Conseguenze pesanti anche per i beneficiari dell'assegno
La stretta non riguarda soltanto i datori di lavoro, ma colpisce duramente anche chi percepisce il sostegno economico. Un lavoratore beneficiario dell'Assegno di inclusione che venga scoperto mentre lavora irregolarmente in un cantiere, infatti, va incontro a una serie di conseguenze amministrative e penali di notevole gravità.
La prima e più immediata sanzione è la revoca istantanea del sussidio, che viene disposta senza margini di negoziazione o possibilità di giustificazione. A questa si aggiunge l'obbligo di restituire tutte le somme percepite indebitamente, che possono ammontare a migliaia di euro se il lavoro nero è andato avanti per diversi mesi. Ma le ripercussioni più gravi riguardano la sfera penale: nei casi più seri, chi viene colto in flagrante rischia di essere denunciato per truffa ai danni dello Stato, un reato che può comportare conseguenze giudiziarie ben più pesanti di una semplice sanzione amministrativa.

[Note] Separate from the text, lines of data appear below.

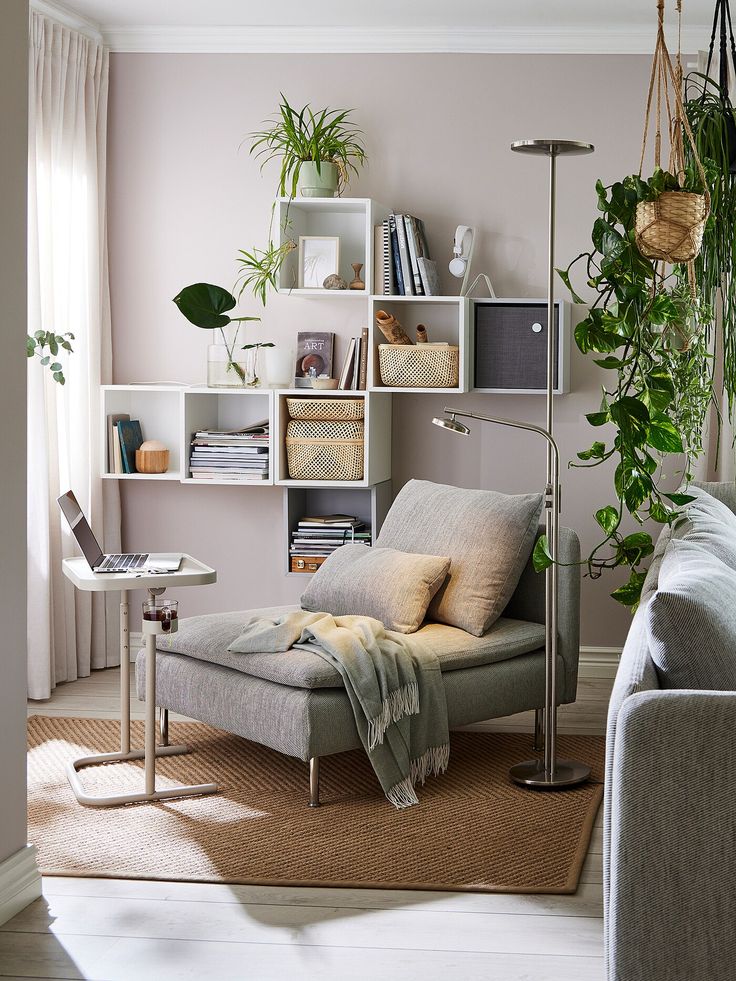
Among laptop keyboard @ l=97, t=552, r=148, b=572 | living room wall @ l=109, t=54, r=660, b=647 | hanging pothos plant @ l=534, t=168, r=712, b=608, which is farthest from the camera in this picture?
living room wall @ l=109, t=54, r=660, b=647

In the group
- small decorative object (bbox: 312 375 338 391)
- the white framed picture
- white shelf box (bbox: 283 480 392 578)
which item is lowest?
white shelf box (bbox: 283 480 392 578)

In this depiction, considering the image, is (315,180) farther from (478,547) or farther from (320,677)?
(320,677)

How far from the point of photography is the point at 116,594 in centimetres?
503

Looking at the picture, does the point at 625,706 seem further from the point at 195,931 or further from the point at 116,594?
the point at 116,594

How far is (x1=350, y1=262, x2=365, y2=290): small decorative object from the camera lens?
468 cm

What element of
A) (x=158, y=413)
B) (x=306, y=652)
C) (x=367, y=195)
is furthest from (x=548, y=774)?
(x=367, y=195)

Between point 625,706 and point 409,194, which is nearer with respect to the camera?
point 625,706

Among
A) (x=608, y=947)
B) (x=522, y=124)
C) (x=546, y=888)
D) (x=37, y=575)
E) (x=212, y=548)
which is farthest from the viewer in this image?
(x=212, y=548)

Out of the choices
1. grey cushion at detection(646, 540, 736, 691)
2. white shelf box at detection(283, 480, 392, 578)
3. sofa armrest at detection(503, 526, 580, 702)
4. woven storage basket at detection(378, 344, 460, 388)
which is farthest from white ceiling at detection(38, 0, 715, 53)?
grey cushion at detection(646, 540, 736, 691)

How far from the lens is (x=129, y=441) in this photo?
4887 millimetres

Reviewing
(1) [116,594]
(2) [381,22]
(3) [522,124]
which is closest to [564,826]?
(1) [116,594]

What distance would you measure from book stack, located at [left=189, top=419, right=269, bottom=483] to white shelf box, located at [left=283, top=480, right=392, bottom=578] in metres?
0.19

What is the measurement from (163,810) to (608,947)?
174 cm

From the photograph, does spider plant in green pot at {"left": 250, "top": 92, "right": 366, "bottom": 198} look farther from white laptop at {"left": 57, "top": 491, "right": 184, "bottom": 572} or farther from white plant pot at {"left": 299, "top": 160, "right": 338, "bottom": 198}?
white laptop at {"left": 57, "top": 491, "right": 184, "bottom": 572}
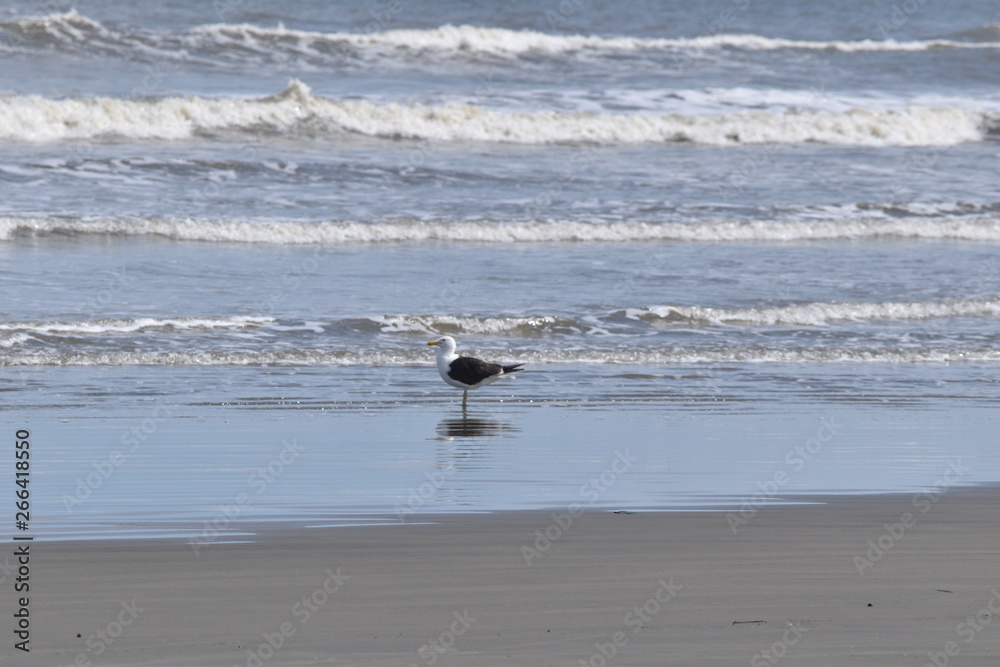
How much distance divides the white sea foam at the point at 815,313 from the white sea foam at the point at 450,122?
37.1 ft

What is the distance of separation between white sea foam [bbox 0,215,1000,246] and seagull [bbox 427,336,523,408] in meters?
6.64

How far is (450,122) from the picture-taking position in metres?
23.6

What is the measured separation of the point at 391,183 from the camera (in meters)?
18.9

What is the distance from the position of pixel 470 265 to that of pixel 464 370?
17.8 feet

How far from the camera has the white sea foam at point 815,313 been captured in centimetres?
1212

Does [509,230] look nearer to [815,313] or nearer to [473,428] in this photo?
[815,313]

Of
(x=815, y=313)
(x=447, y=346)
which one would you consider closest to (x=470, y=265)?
(x=815, y=313)

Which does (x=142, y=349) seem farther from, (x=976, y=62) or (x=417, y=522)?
(x=976, y=62)

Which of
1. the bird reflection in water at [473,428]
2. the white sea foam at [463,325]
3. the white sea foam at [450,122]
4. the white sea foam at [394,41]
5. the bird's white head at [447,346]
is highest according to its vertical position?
the white sea foam at [394,41]

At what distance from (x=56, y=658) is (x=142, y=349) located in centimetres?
672

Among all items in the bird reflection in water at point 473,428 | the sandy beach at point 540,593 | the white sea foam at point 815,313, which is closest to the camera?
the sandy beach at point 540,593

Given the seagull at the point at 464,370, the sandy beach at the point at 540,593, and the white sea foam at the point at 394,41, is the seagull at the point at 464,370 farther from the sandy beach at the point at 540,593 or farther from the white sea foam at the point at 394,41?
the white sea foam at the point at 394,41

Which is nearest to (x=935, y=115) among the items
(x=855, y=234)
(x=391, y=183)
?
(x=855, y=234)

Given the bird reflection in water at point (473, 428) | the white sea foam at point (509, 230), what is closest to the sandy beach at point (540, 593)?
the bird reflection in water at point (473, 428)
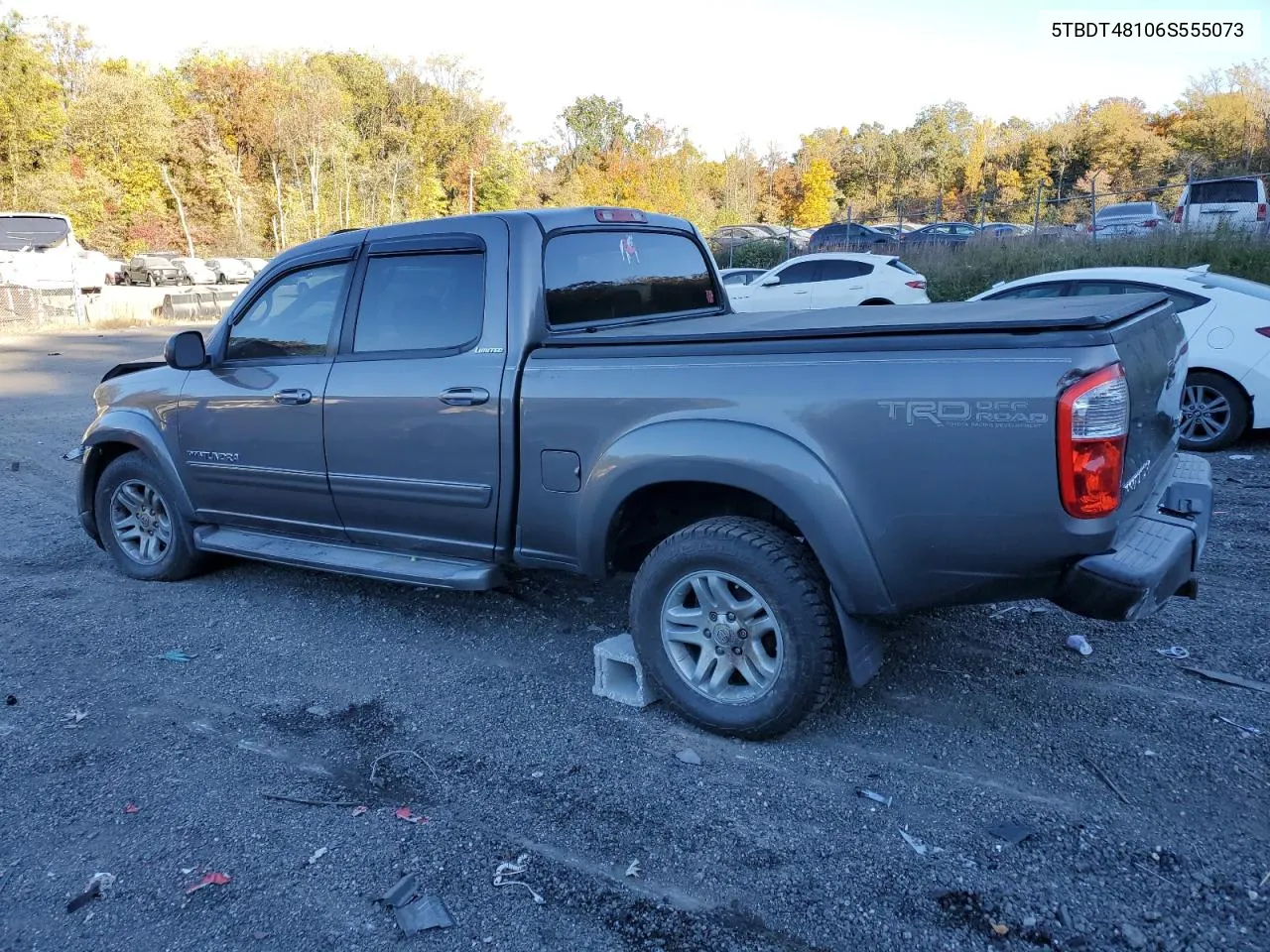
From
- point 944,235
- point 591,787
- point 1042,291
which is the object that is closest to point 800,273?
point 1042,291

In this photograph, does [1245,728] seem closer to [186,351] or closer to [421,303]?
[421,303]

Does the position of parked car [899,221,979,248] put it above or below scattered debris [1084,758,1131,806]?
above

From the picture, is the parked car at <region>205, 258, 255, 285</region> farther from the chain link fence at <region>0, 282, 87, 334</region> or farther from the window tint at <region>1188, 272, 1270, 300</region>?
the window tint at <region>1188, 272, 1270, 300</region>

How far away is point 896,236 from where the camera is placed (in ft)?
87.2

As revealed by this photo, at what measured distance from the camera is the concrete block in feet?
12.7

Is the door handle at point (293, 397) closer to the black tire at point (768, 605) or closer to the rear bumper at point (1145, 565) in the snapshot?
the black tire at point (768, 605)

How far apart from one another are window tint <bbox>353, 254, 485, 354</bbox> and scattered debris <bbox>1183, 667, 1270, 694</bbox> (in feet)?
10.9

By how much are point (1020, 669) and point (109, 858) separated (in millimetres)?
3459

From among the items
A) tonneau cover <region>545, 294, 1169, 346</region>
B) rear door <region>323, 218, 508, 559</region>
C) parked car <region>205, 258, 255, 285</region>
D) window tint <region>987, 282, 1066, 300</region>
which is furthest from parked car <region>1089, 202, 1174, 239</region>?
parked car <region>205, 258, 255, 285</region>

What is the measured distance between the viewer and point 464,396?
13.3ft

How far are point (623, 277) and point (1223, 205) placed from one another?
65.7 feet

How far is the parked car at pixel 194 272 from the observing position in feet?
133

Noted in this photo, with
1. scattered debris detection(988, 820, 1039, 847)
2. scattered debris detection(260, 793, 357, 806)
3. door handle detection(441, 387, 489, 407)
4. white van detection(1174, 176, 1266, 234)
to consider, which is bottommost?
scattered debris detection(260, 793, 357, 806)

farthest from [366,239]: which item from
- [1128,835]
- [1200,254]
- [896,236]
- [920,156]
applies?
[920,156]
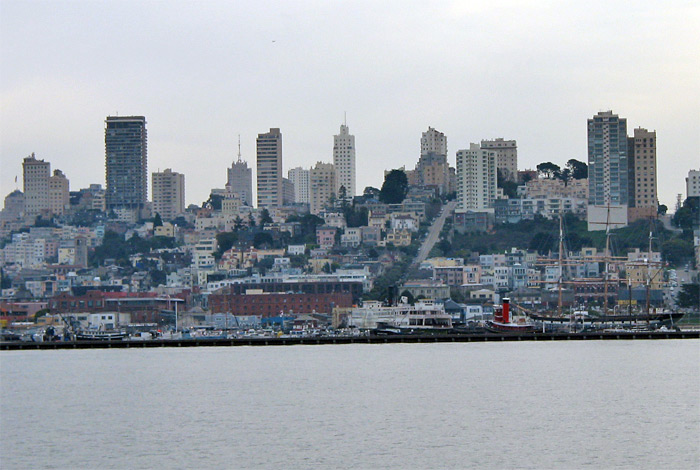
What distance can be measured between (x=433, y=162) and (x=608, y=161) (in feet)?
101

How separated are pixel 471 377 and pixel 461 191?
11212 cm

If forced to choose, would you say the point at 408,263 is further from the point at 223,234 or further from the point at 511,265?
the point at 223,234

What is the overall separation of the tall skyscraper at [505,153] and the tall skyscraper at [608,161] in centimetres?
1901

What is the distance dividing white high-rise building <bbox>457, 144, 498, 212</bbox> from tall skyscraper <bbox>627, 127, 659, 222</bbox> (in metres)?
15.0

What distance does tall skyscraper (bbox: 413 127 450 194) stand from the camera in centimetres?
17962

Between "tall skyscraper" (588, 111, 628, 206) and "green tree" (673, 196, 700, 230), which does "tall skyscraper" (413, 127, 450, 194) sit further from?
"green tree" (673, 196, 700, 230)

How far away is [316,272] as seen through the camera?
466ft

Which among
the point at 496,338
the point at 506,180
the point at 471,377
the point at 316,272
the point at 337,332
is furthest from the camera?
the point at 506,180

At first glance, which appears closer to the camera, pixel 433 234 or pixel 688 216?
pixel 688 216

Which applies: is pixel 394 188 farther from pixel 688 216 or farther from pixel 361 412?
pixel 361 412

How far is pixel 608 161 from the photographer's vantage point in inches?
6181

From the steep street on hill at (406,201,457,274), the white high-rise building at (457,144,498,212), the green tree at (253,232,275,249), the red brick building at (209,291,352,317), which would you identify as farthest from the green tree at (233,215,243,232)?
the red brick building at (209,291,352,317)

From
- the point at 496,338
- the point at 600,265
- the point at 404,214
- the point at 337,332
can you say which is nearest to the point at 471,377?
the point at 496,338

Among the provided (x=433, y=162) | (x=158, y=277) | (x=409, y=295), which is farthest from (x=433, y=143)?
(x=409, y=295)
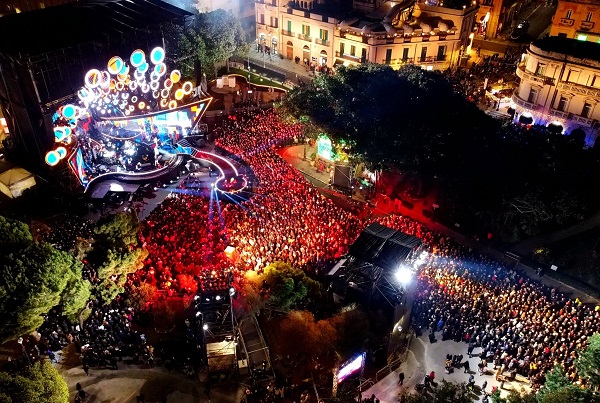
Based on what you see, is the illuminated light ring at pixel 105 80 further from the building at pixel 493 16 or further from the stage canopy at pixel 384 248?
the building at pixel 493 16

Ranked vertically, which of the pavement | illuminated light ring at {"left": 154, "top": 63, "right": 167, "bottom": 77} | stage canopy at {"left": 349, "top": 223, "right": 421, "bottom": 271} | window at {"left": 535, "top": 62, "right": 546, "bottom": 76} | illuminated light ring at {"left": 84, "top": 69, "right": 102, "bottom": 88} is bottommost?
the pavement

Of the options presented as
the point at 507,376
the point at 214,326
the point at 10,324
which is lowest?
the point at 507,376

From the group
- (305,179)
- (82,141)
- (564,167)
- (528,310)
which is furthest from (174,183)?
(564,167)

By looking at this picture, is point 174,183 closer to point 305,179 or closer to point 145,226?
point 145,226

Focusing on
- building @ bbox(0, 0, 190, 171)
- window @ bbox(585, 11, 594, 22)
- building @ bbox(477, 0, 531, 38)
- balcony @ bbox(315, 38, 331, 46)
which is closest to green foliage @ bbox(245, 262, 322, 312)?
building @ bbox(0, 0, 190, 171)

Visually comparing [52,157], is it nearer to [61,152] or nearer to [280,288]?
[61,152]

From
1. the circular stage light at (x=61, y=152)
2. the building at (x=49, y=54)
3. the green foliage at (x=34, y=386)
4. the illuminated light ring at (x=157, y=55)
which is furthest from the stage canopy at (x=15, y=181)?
the green foliage at (x=34, y=386)

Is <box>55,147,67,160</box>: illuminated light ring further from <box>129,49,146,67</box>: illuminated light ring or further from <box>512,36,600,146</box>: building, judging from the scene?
<box>512,36,600,146</box>: building
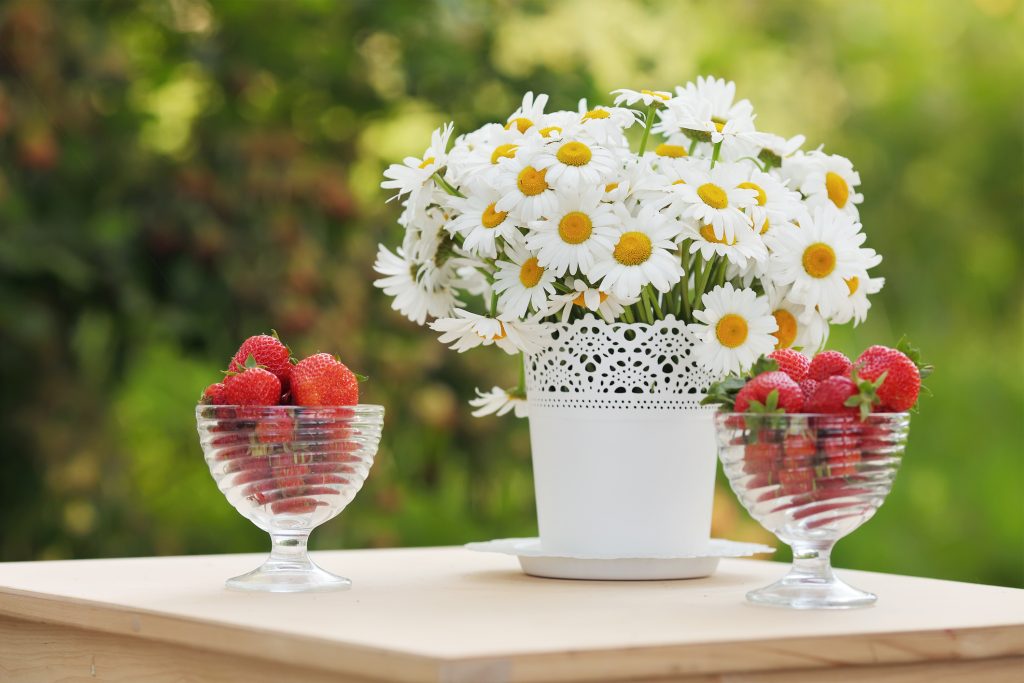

Il messaggio del legislatore è chiaro: chi usufruisce di un sostegno pubblico destinato a chi si trova in condizioni di difficoltà economica non può contemporaneamente svolgere attività lavorative non dichiarate, sottraendo risorse alla collettività e falsando le regole del mercato del lavoro.
Una norma che nasce da un sospetto mai sopito
Dietro questa stretta normativa si nasconde una convinzione radicata che ha sempre accompagnato il dibattito sull'Assegno di inclusione e, prima ancora, sul Reddito di cittadinanza: l'idea che una parte significativa dei beneficiari svolga in realtà attività lavorative non dichiarate, specialmente nei cantieri edili dove il lavoro nero è storicamente più diffuso. La nuova disciplina, che si applicherà esclusivamente alle violazioni commesse a partire dal primo gennaio 2026, rappresenta quindi una vera e propria tolleranza zero nei confronti di chi abusa dei benefici sociali legati all'inclusione.
Non si tratta più soltanto di controlli a campione o di verifiche estemporanee, ma di un sistema che punisce immediatamente e in modo automatico chi viene sorpreso a violare le regole, senza lasciare spazi di manovra o possibilità di rinvio. L'obiettivo dichiarato è duplice: da un lato tutelare chi ha davvero bisogno del sostegno economico, dall'altro scoraggiare comportamenti opportunistici che danneggiano l'intero sistema di welfare e creano concorrenza sleale nel mercato del lavoro. Le imprese dovranno, quindi, fare molta attenzione nella selezione e gestione del personale, mentre i lavoratori beneficiari dell'assegno dovranno scegliere se rinunciare al sussidio per lavorare regolarmente o rispettare gli obblighi previsti dalla normativa sull'inclusione.